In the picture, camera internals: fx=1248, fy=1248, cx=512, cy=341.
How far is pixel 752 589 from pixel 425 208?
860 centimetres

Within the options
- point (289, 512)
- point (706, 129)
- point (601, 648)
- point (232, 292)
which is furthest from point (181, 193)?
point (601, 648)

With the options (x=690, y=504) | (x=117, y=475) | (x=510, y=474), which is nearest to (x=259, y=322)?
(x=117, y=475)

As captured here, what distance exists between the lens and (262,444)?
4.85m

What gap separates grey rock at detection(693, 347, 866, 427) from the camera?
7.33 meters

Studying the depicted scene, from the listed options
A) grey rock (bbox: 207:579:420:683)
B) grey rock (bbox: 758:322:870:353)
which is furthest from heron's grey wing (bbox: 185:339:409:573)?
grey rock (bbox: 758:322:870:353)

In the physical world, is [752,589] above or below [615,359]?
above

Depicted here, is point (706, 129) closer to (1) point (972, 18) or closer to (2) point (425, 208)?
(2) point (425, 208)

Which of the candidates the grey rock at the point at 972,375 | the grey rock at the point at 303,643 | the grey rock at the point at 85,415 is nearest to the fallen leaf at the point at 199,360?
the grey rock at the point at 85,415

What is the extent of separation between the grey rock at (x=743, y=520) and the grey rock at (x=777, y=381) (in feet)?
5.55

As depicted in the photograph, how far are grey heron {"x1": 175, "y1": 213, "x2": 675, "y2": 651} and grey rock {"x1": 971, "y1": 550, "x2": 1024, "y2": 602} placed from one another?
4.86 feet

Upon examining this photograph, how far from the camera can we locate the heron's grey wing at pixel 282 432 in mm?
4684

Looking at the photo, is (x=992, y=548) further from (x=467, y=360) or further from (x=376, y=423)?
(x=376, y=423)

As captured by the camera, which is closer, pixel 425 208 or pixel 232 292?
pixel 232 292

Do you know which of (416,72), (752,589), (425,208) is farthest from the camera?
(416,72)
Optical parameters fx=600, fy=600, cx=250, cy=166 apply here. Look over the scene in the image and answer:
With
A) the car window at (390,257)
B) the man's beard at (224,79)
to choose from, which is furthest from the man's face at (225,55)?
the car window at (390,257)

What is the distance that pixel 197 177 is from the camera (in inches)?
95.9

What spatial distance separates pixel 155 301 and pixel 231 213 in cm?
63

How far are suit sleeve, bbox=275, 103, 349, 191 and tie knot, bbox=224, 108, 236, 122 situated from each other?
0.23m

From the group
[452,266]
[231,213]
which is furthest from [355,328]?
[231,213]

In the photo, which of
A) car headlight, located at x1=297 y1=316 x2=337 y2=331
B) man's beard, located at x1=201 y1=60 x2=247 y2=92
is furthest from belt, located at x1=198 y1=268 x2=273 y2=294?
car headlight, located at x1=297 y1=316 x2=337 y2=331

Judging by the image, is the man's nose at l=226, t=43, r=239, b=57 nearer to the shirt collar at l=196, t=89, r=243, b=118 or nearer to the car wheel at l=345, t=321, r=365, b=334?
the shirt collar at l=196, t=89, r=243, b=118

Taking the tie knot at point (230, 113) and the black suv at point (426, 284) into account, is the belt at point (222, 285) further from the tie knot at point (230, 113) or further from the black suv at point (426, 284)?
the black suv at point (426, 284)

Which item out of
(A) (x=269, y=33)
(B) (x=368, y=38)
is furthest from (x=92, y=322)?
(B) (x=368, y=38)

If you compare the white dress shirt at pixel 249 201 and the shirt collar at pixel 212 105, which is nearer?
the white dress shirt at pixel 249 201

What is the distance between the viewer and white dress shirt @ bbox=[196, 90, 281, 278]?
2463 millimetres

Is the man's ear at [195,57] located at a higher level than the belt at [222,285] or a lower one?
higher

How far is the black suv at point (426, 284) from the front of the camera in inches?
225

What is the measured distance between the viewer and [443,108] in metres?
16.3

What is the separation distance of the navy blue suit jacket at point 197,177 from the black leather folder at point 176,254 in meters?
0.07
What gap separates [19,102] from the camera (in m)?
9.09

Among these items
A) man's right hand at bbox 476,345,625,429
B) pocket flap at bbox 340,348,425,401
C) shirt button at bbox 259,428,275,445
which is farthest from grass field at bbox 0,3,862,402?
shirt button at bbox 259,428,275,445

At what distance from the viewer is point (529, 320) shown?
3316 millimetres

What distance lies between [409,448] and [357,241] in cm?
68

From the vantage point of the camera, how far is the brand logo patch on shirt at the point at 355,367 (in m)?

__EXERCISE GOAL__
Please quote exactly the lines from the one containing "What is the measured" through the last line of the records above, both included, and nothing else.

__THE SOLUTION__
What is the measured distance between the viewer and [443,108] in metres?
16.3

What is the separation distance of the navy blue suit jacket at point 197,177 from the black leather folder at point 176,254 in meters?
0.07
What gap separates [19,102] from the camera (in m)?
9.09

Among these items
A) man's right hand at bbox 476,345,625,429
B) pocket flap at bbox 340,348,425,401
C) shirt button at bbox 259,428,275,445
which is farthest from grass field at bbox 0,3,862,402?
shirt button at bbox 259,428,275,445

At what distance from the viewer is point (529, 320) shown?
3316 millimetres

What distance lies between [409,448] and [357,241] in cm?
68

From the vantage point of the camera, how far is the brand logo patch on shirt at the point at 355,367 (in m)?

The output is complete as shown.